Charles Darwin, gardener
An exhibition at The New York Botanical Garden reveals the naturalist’s botanical roots .
Courtesy of Mick Hales/The New York Botanical Garden
In 1857, Charles Darwin staked out a two-by-three-foot patch of ground in his orchard, cleared away all the grass and other plants, and fenced it off. Then he waited, watched, and took notes.
Any gardener can predict what happened next: the rectangle of bare earth soon sprouted seedlings — of weeds. This little plot, which Darwin called his “weed garden,” was a testing ground for the principle of natural selection, one of the key mechanisms in his theory of evolution.
Darwin’s home gardens – and the meadows, bog, and orchard surrounding Down House, his estate in Kent, England – composed his field station for the botanical research he pursued before and after the publication of "Origin of a Species by Means of Natural Selection."
The gardens yielded lovelier and more useful plants than scrappy weed seedlings, as demonstrated by the representative flower beds, kitchen garden, and orchard re-created in "Darwin’s Garden: An Evolutionary Adventure," an exhibition at The New York Botanical Garden (through June 15).

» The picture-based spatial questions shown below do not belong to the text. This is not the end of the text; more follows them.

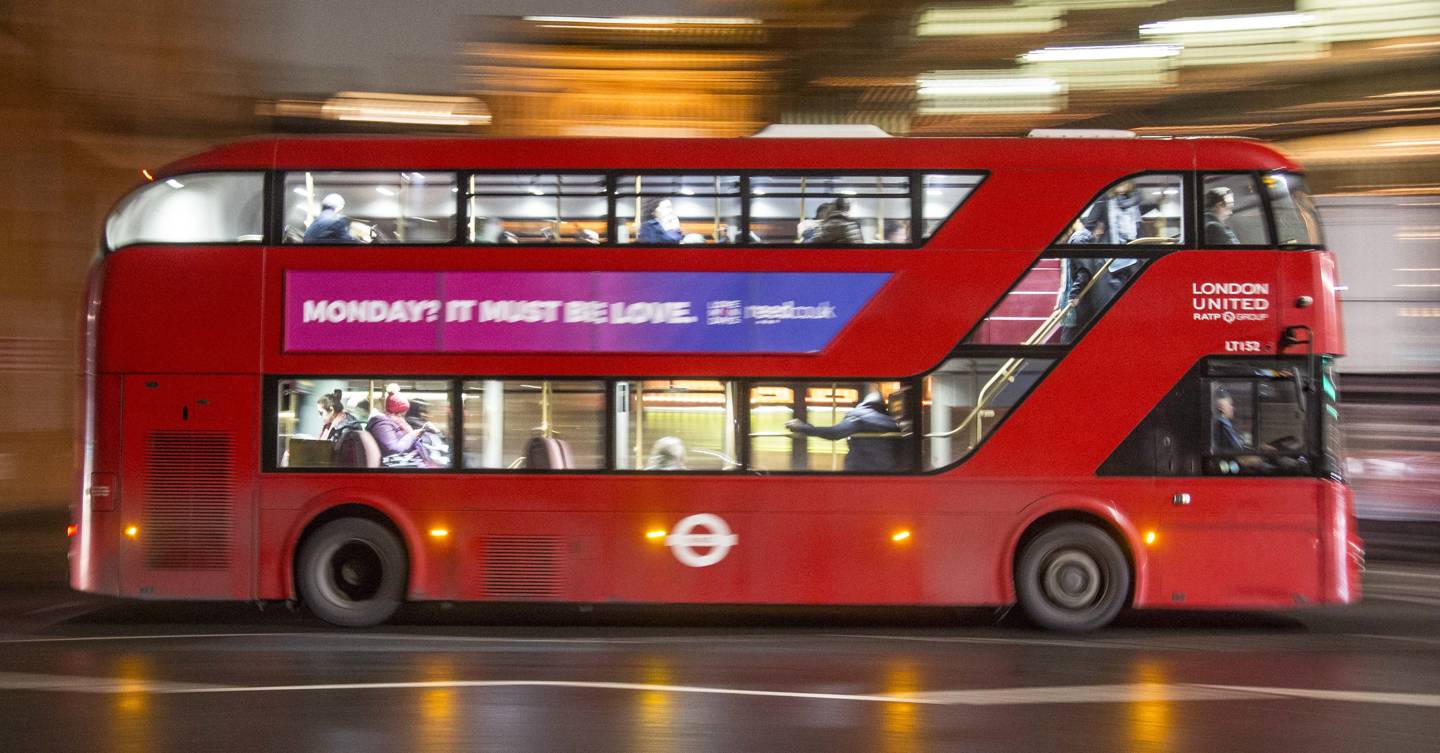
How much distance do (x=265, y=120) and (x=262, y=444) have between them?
20.3 meters

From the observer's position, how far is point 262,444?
980 centimetres

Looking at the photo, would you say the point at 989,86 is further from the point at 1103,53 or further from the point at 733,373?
the point at 733,373

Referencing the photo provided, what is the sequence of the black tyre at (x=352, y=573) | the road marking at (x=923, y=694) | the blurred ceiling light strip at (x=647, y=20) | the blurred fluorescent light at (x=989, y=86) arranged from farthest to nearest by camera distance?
the blurred ceiling light strip at (x=647, y=20) → the blurred fluorescent light at (x=989, y=86) → the black tyre at (x=352, y=573) → the road marking at (x=923, y=694)

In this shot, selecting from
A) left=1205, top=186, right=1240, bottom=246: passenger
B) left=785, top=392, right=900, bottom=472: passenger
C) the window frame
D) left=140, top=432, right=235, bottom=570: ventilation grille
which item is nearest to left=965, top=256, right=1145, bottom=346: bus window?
left=1205, top=186, right=1240, bottom=246: passenger

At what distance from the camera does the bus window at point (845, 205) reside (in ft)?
31.5

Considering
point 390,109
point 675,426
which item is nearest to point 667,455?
point 675,426

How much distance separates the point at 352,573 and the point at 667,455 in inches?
104

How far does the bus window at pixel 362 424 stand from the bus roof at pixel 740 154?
1.66 meters

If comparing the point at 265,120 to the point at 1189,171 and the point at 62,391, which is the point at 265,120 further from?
the point at 1189,171

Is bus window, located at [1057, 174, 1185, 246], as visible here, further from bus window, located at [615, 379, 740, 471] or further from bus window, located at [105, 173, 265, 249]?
bus window, located at [105, 173, 265, 249]

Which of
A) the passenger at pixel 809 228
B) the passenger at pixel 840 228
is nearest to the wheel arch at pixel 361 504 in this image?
the passenger at pixel 809 228

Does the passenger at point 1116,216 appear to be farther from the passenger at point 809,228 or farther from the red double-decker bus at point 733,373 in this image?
the passenger at point 809,228

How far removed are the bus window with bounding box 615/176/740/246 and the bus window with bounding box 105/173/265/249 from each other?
276 cm

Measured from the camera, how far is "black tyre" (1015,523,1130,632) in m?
9.71
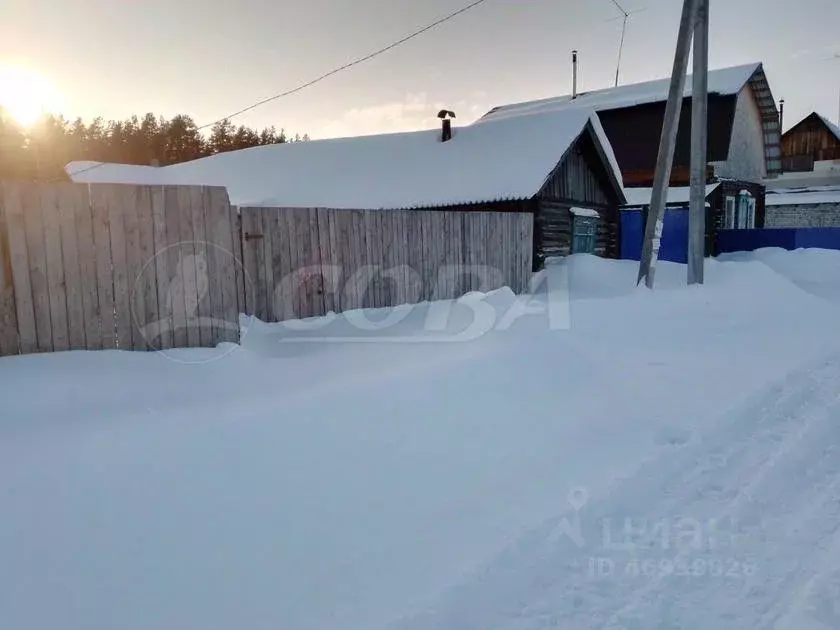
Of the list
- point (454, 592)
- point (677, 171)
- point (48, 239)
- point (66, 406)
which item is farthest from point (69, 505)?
point (677, 171)

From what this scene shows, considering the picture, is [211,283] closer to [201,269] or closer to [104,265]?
[201,269]

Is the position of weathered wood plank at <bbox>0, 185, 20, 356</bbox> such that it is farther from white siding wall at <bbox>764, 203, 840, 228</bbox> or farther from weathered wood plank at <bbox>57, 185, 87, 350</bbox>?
white siding wall at <bbox>764, 203, 840, 228</bbox>

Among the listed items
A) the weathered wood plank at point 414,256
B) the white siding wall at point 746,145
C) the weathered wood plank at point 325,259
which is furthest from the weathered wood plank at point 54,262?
the white siding wall at point 746,145

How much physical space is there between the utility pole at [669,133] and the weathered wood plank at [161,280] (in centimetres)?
763

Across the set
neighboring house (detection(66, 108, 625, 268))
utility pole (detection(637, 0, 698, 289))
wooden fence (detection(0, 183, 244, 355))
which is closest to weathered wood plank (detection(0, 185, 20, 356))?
wooden fence (detection(0, 183, 244, 355))

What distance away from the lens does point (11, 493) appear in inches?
105

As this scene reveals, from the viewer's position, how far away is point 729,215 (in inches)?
895

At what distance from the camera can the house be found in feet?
59.0

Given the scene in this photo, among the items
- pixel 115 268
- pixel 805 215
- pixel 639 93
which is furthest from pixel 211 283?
pixel 805 215

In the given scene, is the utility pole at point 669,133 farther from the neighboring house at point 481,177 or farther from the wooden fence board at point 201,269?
the wooden fence board at point 201,269

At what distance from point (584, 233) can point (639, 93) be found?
38.3ft

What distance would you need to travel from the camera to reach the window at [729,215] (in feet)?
73.6

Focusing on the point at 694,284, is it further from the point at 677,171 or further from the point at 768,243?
the point at 677,171

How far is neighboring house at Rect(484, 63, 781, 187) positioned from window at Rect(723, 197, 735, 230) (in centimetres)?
99
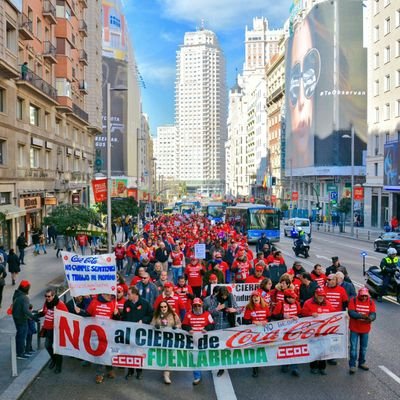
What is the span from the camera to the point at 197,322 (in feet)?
29.4

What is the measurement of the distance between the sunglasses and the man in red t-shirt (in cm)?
6840

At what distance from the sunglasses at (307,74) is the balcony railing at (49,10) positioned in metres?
45.2

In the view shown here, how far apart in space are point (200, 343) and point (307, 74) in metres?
73.0

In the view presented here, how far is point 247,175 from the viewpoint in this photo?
6275 inches

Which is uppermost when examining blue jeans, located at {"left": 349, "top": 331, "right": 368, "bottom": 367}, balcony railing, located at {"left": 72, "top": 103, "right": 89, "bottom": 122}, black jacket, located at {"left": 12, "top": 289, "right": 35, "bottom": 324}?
balcony railing, located at {"left": 72, "top": 103, "right": 89, "bottom": 122}

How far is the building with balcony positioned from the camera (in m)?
28.4

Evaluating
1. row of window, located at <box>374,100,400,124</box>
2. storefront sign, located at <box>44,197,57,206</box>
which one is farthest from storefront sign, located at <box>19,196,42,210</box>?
row of window, located at <box>374,100,400,124</box>

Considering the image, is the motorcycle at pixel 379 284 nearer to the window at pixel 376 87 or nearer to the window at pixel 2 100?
the window at pixel 2 100

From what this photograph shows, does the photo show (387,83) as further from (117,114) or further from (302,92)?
(117,114)

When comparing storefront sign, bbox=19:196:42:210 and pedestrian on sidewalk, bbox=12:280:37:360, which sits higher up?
storefront sign, bbox=19:196:42:210

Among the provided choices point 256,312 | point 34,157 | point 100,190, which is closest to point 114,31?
point 34,157

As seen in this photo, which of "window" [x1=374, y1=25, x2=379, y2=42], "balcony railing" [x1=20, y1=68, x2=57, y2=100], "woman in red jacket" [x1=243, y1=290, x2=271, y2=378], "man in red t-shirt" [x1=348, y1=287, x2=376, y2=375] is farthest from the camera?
"window" [x1=374, y1=25, x2=379, y2=42]

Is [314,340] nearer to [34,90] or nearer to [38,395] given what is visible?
[38,395]

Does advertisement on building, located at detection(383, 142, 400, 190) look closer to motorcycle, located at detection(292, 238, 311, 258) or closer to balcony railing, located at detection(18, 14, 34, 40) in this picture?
motorcycle, located at detection(292, 238, 311, 258)
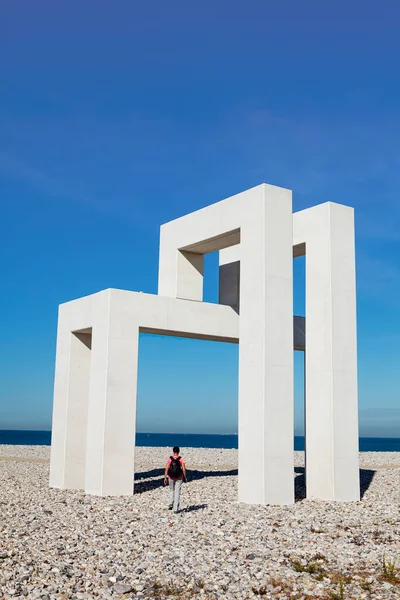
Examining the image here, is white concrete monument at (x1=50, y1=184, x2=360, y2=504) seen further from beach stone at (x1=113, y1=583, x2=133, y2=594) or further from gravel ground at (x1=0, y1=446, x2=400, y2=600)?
beach stone at (x1=113, y1=583, x2=133, y2=594)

In the botanical garden’s Haupt Conservatory, brilliant spires of hollyhock, delphinium, and larkspur surround a partial replica of Darwin’s study at Down House. Visitors approach the structure on a facsimile of the “sandwalk,” well known to Darwin scholars, on which the naturalist strolled and pondered questions posed by the curve of a stem or a flower’s distinctive form.
In his study, equipped with a microscope and a camera, he dissected flowers like the surgeon he had once aspired to be. He was searching for the mechanisms that familiar plants used to function and survive. What cellular processes caused them to bend toward the light? What happened when they “slept”? What drew a bee to one flower, a hummingbird to another?